1

So I am trying to compare two char arrays, and all letters that are present in keyW, should be removed from the array invAlphabet. I have been able to find the duplicates inside the invAlphabet array, however, I don't know how to remove the duplicate elements without using Lists or Collections which I should not use... Any idea?

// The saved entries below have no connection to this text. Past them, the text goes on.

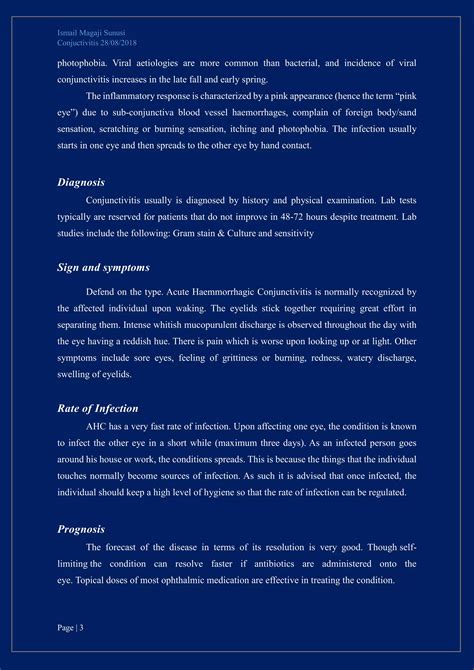 Ismail Magaji Sunusi
Conjuctivitis 28/08/2018

photophobia. Viral aetiologies are more common than bacterial, and incidence of viral conjunctivitis increases in the late fall and early spring.

The inflammatory response is characterized by a pink appearance (hence the term "pink eye") due to sub-conjunctiva blood vessel haemorrhages, complain of foreign body/sand sensation, scratching or burning sensation, itching and photophobia. The infection usually starts in one eye and then spreads to the other eye by hand contact.

Diagnosis

Conjunctivitis usually is diagnosed by history and physical examination. Lab tests typically are reserved for patients that do not improve in 48-72 hours despite treatment. Lab studies include the following: Gram stain & Culture and sensitivity

Sign and symptoms

Defend on the type. Acute Haemmorrhagic Conjunctivitis is normally recognized by the affected individual upon waking. The eyelids stick together requiring great effort in separating them. Intense whitish mucopurulent discharge is observed throughout the day with the eye having a reddish hue. There is pain which is worse upon looking up or at light. Other symptoms include sore eyes, feeling of grittiness or burning, redness, watery discharge, swelling of eyelids.

Rate of Infection

AHC has a very fast rate of infection. Upon affecting one eye, the condition is known to infect the other eye in a short while (maximum three days). As an infected person goes around his house or work, the conditions spreads. This is because the things that the individual touches normally become sources of infection. As such it is advised that once infected, the individual should keep a high level of hygiene so that the rate of infection can be regulated.

Prognosis

The forecast of the disease in terms of its resolution is very good. Though self-limiting the condition can resolve faster if antibiotics are administered onto the eye. Topical doses of most ophthalmic medication are effective in treating the condition.

Page | 3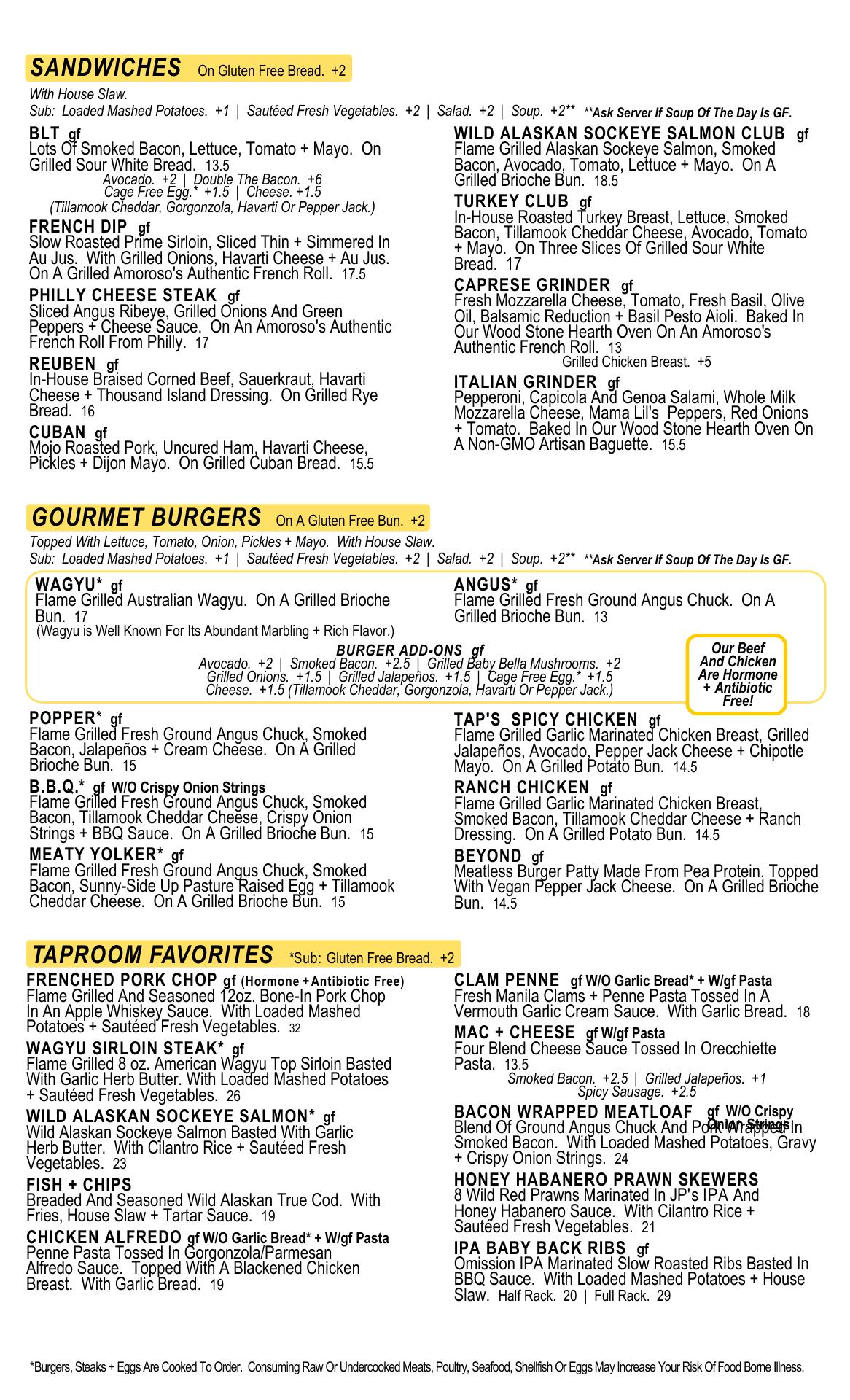 SANDWICHES On Gluten Free Bread. +2

With House Slaw.
Sub: Loaded Mashed Potatoes. +1 | Sautéed Fresh Vegetables. +2 | Salad. +2 | Soup. +2** **Ask Server If Soup Of The Day Is GF.

BLT gf
Lots Of Smoked Bacon, Lettuce, Tomato + Mayo. On Grilled Sour White Bread. 13.5
Avocado. +2 | Double The Bacon. +6
Cage Free Egg.* +1.5 | Cheese. +1.5
(Tillamook Cheddar, Gorgonzola, Havarti Or Pepper Jack.)

FRENCH DIP gf
Slow Roasted Prime Sirloin, Sliced Thin + Simmered In Au Jus. With Grilled Onions, Havarti Cheese + Au Jus. On A Grilled Amoroso's Authentic French Roll. 17.5

PHILLY CHEESE STEAK gf
Sliced Angus Ribeye, Grilled Onions And Green Peppers + Cheese Sauce. On An Amoroso's Authentic French Roll From Philly. 17

REUBEN gf
In-House Braised Corned Beef, Sauerkraut, Havarti Cheese + Thousand Island Dressing. On Grilled Rye Bread. 16

CUBAN gf
Mojo Roasted Pork, Uncured Ham, Havarti Cheese, Pickles + Dijon Mayo. On Grilled Cuban Bread. 15.5

WILD ALASKAN SOCKEYE SALMON CLUB gf
Flame Grilled Alaskan Sockeye Salmon, Smoked Bacon, Avocado, Tomato, Lettuce + Mayo. On A Grilled Brioche Bun. 18.5

TURKEY CLUB gf
In-House Roasted Turkey Breast, Lettuce, Smoked Bacon, Tillamook Cheddar Cheese, Avocado, Tomato + Mayo. On Three Slices Of Grilled Sour White Bread. 17

CAPRESE GRINDER gf
Fresh Mozzarella Cheese, Tomato, Fresh Basil, Olive Oil, Balsamic Reduction + Basil Pesto Aioli. Baked In Our Wood Stone Hearth Oven On An Amoroso's Authentic French Roll. 13
Grilled Chicken Breast. +5

ITALIAN GRINDER gf
Pepperoni, Capicola And Genoa Salami, Whole Milk Mozzarella Cheese, Mama Lil's Peppers, Red Onions + Tomato. Baked In Our Wood Stone Hearth Oven On A Non-GMO Artisan Baguette. 15.5

GOURMET BURGERS On A Gluten Free Bun. +2

Topped With Lettuce, Tomato, Onion, Pickles + Mayo. With House Slaw.
Sub: Loaded Mashed Potatoes. +1 | Sautéed Fresh Vegetables. +2 | Salad. +2 | Soup. +2** **Ask Server If Soup Of The Day Is GF.

WAGYU* gf
Flame Grilled Australian Wagyu. On A Grilled Brioche Bun. 17
(Wagyu is Well Known For Its Abundant Marbling + Rich Flavor.)

ANGUS* gf
Flame Grilled Fresh Ground Angus Chuck. On A Grilled Brioche Bun. 13

BURGER ADD-ONS gf
Avocado. +2 | Smoked Bacon. +2.5 | Grilled Baby Bella Mushrooms. +2
Grilled Onions. +1.5 | Grilled Jalapeños. +1.5 | Cage Free Egg.* +1.5
Cheese. +1.5 (Tillamook Cheddar, Gorgonzola, Havarti Or Pepper Jack.)

Our Beef And Chicken Are Hormone + Antibiotic Free!

POPPER* gf
Flame Grilled Fresh Ground Angus Chuck, Smoked Bacon, Jalapeños + Cream Cheese. On A Grilled Brioche Bun. 15

B.B.Q.* gf W/O Crispy Onion Strings
Flame Grilled Fresh Ground Angus Chuck, Smoked Bacon, Tillamook Cheddar Cheese, Crispy Onion Strings + BBQ Sauce. On A Grilled Brioche Bun. 15

MEATY YOLKER* gf
Flame Grilled Fresh Ground Angus Chuck, Smoked Bacon, Sunny-Side Up Pasture Raised Egg + Tillamook Cheddar Cheese. On A Grilled Brioche Bun. 15

TAP'S SPICY CHICKEN gf
Flame Grilled Garlic Marinated Chicken Breast, Grilled Jalapeños, Avocado, Pepper Jack Cheese + Chipotle Mayo. On A Grilled Potato Bun. 14.5

RANCH CHICKEN gf
Flame Grilled Garlic Marinated Chicken Breast, Smoked Bacon, Tillamook Cheddar Cheese + Ranch Dressing. On A Grilled Potato Bun. 14.5

BEYOND gf
Meatless Burger Patty Made From Pea Protein. Topped With Vegan Pepper Jack Cheese. On A Grilled Brioche Bun. 14.5

TAPROOM FAVORITES *Sub: Gluten Free Bread. +2

FRENCHED PORK CHOP gf (Hormone + Antibiotic Free)
Flame Grilled And Seasoned 12oz. Bone-In Pork Chop In An Apple Whiskey Sauce. With Loaded Mashed Potatoes + Sautéed Fresh Vegetables. 32

WAGYU SIRLOIN STEAK* gf
Flame Grilled 8 oz. American Wagyu Top Sirloin Basted With Garlic Herb Butter. With Loaded Mashed Potatoes + Sautéed Fresh Vegetables. 26

WILD ALASKAN SOCKEYE SALMON* gf
Wild Alaskan Sockeye Salmon Basted With Garlic Herb Butter. With Cilantro Rice + Sautéed Fresh Vegetables. 23

FISH + CHIPS
Breaded And Seasoned Wild Alaskan True Cod. With Fries, House Slaw + Tartar Sauce. 19

CHICKEN ALFREDO gf W/O Garlic Bread* + W/gf Pasta
Penne Pasta Tossed In Gorgonzola/Parmesan Alfredo Sauce. Topped With A Blackened Chicken Breast. With Garlic Bread. 19

CLAM PENNE gf W/O Garlic Bread* + W/gf Pasta
Fresh Manila Clams + Penne Pasta Tossed In A Vermouth Garlic Cream Sauce. With Garlic Bread. 18

MAC + CHEESE gf W/gf Pasta
Four Blend Cheese Sauce Tossed In Orecchiette Pasta. 13.5
Smoked Bacon. +2.5 | Grilled Jalapeños. +1
Spicy Sausage. +2.5

BACON WRAPPED MEATLOAF gf W/O Crispy Onion Strings
Blend Of Ground Angus Chuck And Pork Wrapped In Smoked Bacon. With Loaded Mashed Potatoes, Gravy + Crispy Onion Strings. 24

HONEY HABANERO PRAWN SKEWERS
8 Wild Red Prawns Marinated In JP's IPA And Honey Habanero Sauce. With Cilantro Rice + Sautéed Fresh Vegetables. 21

IPA BABY BACK RIBS gf
Omission IPA Marinated Slow Roasted Ribs Basted In BBQ Sauce. With Loaded Mashed Potatoes + House Slaw. Half Rack. 20 | Full Rack. 29

*Burgers, Steaks + Eggs Are Cooked To Order. Consuming Raw Or Undercooked Meats, Poultry, Seafood, Shellfish Or Eggs May Increase Your Risk Of Food Borne Illness.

public static void main(String[] args)
{
    final int SIZE = 26;
    char[] keyW = {'A', 'L','O'};

    char[] invAlphabet = new char [SIZE];


    for (int i = 0; i < SIZE; i++)
    {
        invAlphabet[i] = (char)('Z' - i);

    }



    for (int i = 0; i<keyW.length; i++)
    {
        for (int j = 0; j < invAlphabet.length; j++)
        {
            if(keyW[i] == invAlphabet[j])
            {
                //need to delete the invAlphabet[j] elements that are duplicates
                System.out.println(invAlphabet[j]);
                System.out.println(j);
                break;

            }

        }
    }

}
3
  • 2
    What do you mean by "remove" in the context of an array - you can't resize arrays. Do you mean to create a new array with only certain elements in it? Do you need to preserve ordering? Commented Nov 26, 2016 at 21:16
  • (If you don't need to preserve ordering, sort the two arrays and just iterate through them, looking for common elements). Commented Nov 26, 2016 at 21:17
  • @AndyTurner Yes. I want to create a new invAlphabet but without the elements that are present in the keyW array. invAlphabet is a sorted array that contains the alphabet letters inverted (Z-A). So after taking out the A, L and O letter, the new invAlphabet array should be in the order Z-B without A , L or O present. Commented Nov 26, 2016 at 21:21

4 Answers 4

1

If you want to solve it in O(n), then you can mark all the character That are present in keyW[] array, and then check and don't add them to your new noDuplicateArray[].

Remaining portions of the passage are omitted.